• **GIVEN EXERCISE**: Rename "camera" to "viewer" everywhere in the data below. Write out all the lines again, changing nothing else.

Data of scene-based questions
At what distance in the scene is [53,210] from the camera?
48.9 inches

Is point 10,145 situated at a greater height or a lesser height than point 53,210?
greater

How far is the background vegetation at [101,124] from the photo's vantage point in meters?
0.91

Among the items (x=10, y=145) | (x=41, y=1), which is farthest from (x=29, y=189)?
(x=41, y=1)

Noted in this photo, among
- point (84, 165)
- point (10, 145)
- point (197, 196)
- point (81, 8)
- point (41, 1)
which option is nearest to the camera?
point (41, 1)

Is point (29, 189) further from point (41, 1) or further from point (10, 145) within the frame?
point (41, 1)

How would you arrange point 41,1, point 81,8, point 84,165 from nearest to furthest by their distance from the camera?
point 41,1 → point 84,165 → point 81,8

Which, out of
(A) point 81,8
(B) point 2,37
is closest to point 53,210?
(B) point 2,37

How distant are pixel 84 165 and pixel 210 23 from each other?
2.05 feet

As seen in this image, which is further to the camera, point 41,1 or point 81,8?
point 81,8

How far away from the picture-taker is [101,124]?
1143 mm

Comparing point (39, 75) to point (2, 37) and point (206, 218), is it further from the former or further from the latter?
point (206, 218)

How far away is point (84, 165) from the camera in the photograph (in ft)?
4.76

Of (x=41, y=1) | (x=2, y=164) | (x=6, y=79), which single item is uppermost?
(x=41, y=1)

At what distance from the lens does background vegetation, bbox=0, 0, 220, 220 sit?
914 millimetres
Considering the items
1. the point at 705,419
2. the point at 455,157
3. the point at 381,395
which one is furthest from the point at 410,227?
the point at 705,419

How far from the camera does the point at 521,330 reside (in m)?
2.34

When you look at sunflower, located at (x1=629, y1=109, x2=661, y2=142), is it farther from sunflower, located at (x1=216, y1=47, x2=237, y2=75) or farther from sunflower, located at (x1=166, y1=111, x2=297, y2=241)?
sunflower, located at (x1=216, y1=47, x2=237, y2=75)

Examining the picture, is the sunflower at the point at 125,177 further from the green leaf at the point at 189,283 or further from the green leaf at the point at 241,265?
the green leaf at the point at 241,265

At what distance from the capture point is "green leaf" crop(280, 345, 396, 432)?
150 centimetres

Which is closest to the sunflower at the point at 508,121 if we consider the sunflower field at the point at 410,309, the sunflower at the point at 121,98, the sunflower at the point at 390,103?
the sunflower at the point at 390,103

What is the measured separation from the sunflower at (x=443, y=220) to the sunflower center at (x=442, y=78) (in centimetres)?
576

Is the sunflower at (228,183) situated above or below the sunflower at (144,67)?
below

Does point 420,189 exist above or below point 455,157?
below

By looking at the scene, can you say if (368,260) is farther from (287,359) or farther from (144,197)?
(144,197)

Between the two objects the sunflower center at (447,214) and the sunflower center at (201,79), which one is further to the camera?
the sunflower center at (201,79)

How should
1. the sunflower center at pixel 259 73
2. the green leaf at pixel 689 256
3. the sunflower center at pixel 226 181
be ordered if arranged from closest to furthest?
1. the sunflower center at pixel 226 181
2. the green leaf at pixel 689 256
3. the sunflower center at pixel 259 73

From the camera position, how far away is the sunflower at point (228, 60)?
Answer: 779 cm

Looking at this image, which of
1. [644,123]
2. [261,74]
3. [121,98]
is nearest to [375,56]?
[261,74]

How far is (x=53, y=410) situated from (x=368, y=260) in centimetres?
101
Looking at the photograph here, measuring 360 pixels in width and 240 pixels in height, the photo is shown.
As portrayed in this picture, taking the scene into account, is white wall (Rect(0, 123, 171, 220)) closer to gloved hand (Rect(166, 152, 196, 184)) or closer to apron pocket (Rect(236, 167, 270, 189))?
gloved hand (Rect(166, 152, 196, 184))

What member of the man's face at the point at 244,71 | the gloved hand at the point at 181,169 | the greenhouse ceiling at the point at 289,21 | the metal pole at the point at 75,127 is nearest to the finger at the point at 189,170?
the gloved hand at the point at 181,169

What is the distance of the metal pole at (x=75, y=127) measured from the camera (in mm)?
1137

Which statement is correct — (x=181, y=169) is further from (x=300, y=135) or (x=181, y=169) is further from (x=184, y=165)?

• **EXERCISE OUTPUT**:
At what distance in the scene is [53,210] from the viewer?
48.9 inches

Is point 10,145 situated at a greater height or a lesser height than point 53,210?
greater

How far is the background vegetation at [101,124] from the photo's vantage point in meters?
0.91

Among the items (x=10, y=145) | (x=41, y=1), which is farthest from (x=29, y=189)?
(x=41, y=1)

Noted in this photo, among
- point (84, 165)
- point (10, 145)
- point (197, 196)
- point (81, 8)
- point (41, 1)
which option is nearest to the viewer?
point (41, 1)

Is point (29, 189) further from point (41, 1) or further from point (10, 145) within the frame?
point (41, 1)

How would you arrange point 41,1, point 81,8, point 84,165 from nearest to furthest by their distance from the viewer?
point 41,1 → point 84,165 → point 81,8

Which, out of
(A) point 81,8
(B) point 2,37
is closest to point 53,210?
(B) point 2,37

How distant are pixel 84 165 and pixel 210 23 from each other?
2.05 feet

As seen in this image, which is further to the viewer, point 41,1 or point 81,8?
point 81,8

How far away from the picture-taker is [101,124]?
1143 mm

Comparing point (39, 75) to point (2, 37) and point (206, 218), is it further from the former or further from the latter?
point (206, 218)

How far away is point (84, 165) from the viewer in the photograph (in ft)?
4.76

Of (x=41, y=1) | (x=2, y=164) | (x=6, y=79), which single item is uppermost?
(x=41, y=1)

At what distance from the lens does background vegetation, bbox=0, 0, 220, 220 sit?
914 millimetres
Considering the items
1. the point at 705,419
2. the point at 455,157
3. the point at 381,395
which one is furthest from the point at 410,227?
the point at 705,419

How far from the viewer does the point at 521,330 reside (in m)?
2.34

When you look at sunflower, located at (x1=629, y1=109, x2=661, y2=142), is it farther from sunflower, located at (x1=216, y1=47, x2=237, y2=75) or farther from sunflower, located at (x1=166, y1=111, x2=297, y2=241)?
sunflower, located at (x1=216, y1=47, x2=237, y2=75)

Examining the picture, is the sunflower at the point at 125,177 further from the green leaf at the point at 189,283 or further from the green leaf at the point at 241,265?
the green leaf at the point at 241,265

At what distance from the capture point is "green leaf" crop(280, 345, 396, 432)?
150 centimetres

Which is closest to the sunflower at the point at 508,121 if we consider the sunflower field at the point at 410,309, the sunflower at the point at 121,98, the sunflower at the point at 390,103?
the sunflower at the point at 390,103

What is the measured separation from the sunflower at (x=443, y=220) to the sunflower center at (x=442, y=78) (in centimetres)?
576

Is the sunflower at (228,183) situated above or below the sunflower at (144,67)?
below

Does point 420,189 exist above or below point 455,157?
below

By looking at the scene, can you say if (368,260) is farther from (287,359) or farther from (144,197)?
(144,197)

Between the two objects the sunflower center at (447,214) and the sunflower center at (201,79), which one is further to the viewer?
the sunflower center at (201,79)

How should
1. the sunflower center at pixel 259 73
2. the green leaf at pixel 689 256
3. the sunflower center at pixel 226 181
be ordered if arranged from closest to furthest?
1. the sunflower center at pixel 226 181
2. the green leaf at pixel 689 256
3. the sunflower center at pixel 259 73

From the viewer position, how far away is the sunflower at point (228, 60)?
Answer: 779 cm

Looking at this image, which of
1. [644,123]
2. [261,74]
3. [121,98]
is nearest to [375,56]?
[261,74]

How far is (x=53, y=410) situated from (x=368, y=260) in centimetres?
101
Looking at the photograph here, measuring 360 pixels in width and 240 pixels in height, the photo is shown.
As portrayed in this picture, taking the scene into account, is white wall (Rect(0, 123, 171, 220)) closer to gloved hand (Rect(166, 152, 196, 184)) or closer to apron pocket (Rect(236, 167, 270, 189))?
gloved hand (Rect(166, 152, 196, 184))

What member of the man's face at the point at 244,71 | the gloved hand at the point at 181,169 | the greenhouse ceiling at the point at 289,21 | the metal pole at the point at 75,127 is nearest to the finger at the point at 189,170?
the gloved hand at the point at 181,169

What is the distance of the metal pole at (x=75, y=127) measured from the viewer (in mm)?
1137

Which statement is correct — (x=181, y=169) is further from (x=300, y=135) or (x=181, y=169) is further from (x=184, y=165)?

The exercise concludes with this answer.